13 de Maio marca o fim oficial da escravidão e o começo do racismo

Da Agência CUT – Esqueçam o 13 de Maio. Foi pura armação histórica, à qual deram ares de redenção épica para atribuir à “generosidade” de uma princesa branca e banhada por mucamas o fim da escravatura no Brasil. Uma enganação que serviu aos interesses econômicos e políticos do governo do Império e à parte da sua elite branca, transformada em “lei de ouro” para inglês ver. Até poucas décadas atrás, em livros e mentes, essa imagem da Redentora que libertou os escravos das correntes aprisionou no limbo da história a longa resistência e luta dos negros contra a própria escravidão, além de reduzir a importância do movimento abolicionista, uma das primeiras formas organizadas de luta política em terras coloniais.

Trechos do conjunto:
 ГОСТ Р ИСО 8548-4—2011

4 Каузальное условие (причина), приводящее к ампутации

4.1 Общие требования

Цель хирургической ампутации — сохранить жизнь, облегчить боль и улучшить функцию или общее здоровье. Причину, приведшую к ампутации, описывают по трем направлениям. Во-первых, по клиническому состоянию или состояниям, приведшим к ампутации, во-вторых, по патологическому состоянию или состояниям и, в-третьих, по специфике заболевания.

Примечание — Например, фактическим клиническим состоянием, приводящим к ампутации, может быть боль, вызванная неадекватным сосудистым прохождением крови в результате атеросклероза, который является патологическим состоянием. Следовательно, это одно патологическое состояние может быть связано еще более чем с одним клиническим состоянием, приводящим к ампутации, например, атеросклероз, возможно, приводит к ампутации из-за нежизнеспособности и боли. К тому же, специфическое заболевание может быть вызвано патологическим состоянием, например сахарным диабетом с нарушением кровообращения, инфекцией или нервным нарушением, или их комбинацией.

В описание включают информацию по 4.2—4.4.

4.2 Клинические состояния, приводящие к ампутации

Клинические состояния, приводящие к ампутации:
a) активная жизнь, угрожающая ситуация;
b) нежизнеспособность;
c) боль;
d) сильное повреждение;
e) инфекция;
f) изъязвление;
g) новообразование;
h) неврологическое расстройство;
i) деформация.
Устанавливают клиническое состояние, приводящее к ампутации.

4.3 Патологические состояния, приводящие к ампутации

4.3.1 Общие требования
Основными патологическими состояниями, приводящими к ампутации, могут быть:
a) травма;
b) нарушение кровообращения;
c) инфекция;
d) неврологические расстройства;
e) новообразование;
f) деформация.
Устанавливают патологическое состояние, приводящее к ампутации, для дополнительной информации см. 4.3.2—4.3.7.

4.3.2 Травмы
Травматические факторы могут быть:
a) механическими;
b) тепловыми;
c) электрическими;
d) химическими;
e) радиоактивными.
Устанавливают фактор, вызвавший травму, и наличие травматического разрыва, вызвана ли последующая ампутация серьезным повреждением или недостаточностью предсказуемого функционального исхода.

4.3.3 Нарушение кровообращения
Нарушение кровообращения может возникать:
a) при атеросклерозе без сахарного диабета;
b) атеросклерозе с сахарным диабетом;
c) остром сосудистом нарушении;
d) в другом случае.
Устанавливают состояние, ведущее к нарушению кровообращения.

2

Tarefa 1: No parágrafo do texto sobre o 13 de Maio que vem depois do título, liste todas as palavras ou nomes escritos com inicial maiúscula que não estão no começo de uma frase.
Tarefa 2: Retome o texto sobre o 13 de Maio e dê continuidade a ele a partir da última frase apresentada.
As entradas não são necessárias para realizar as atividades.

Resposta 1: Agência CUT, Maio (em "13 de Maio"), Brasil, Império, Redentora

Resposta 2:
Após tramitar no Parlamento em tempo recorde de seis dias, a Lei Áurea foi sancionada em 13 de Maio de 1888 pela Princesa Isabel (1846-1921), extinguindo oficialmente a escravatura no Brasil. Na realidade, porém, essa legislação sempre exaltada como uma das mais importantes do País tirou os escravos da senzala para colocá-los no caminho da favela, onde boa parte da população negra é obrigada a sobreviver até os dias de hoje. Não à toa, a primeira favela do Brasil, a da Providência, surgiria nos morros do Rio de Janeiro em 1897, nove anos após o teatro montado para Isabel e a Monarquia posarem de heróis.

“A verdade é que o sistema escravagista estava em decadência e iria acabar de qualquer jeito, com ou sem a assinatura da Lei Áurea. Isso porque a resistência dos negros e a mobilização brasileira pela abolição foi grandiosa, estruturada e longa”, contesta a secretária Nacional de Combate ao Racismo da CUT, Maria Júlia Nogueira.

A despeito da “generosidade salvadora” da princesa, a abolição viria, diz Júlia, por força da luta dos escravos, do movimento abolicionista e das pressões externas, em especial da Inglaterra, que cobrava de uma iminente República brasileira novo modelo de economia para substituir a já esgotada e criticada escravatura – o Brasil foi o último País do mundo a acabar com a escravidão.

A efeméride 13 de Maio ficou, assim, tão distante da realidade quanto o mito, academicamente já desmentido e, na prática, comprovado, de que aqui nesta nação um dia já vigeu uma democracia racial.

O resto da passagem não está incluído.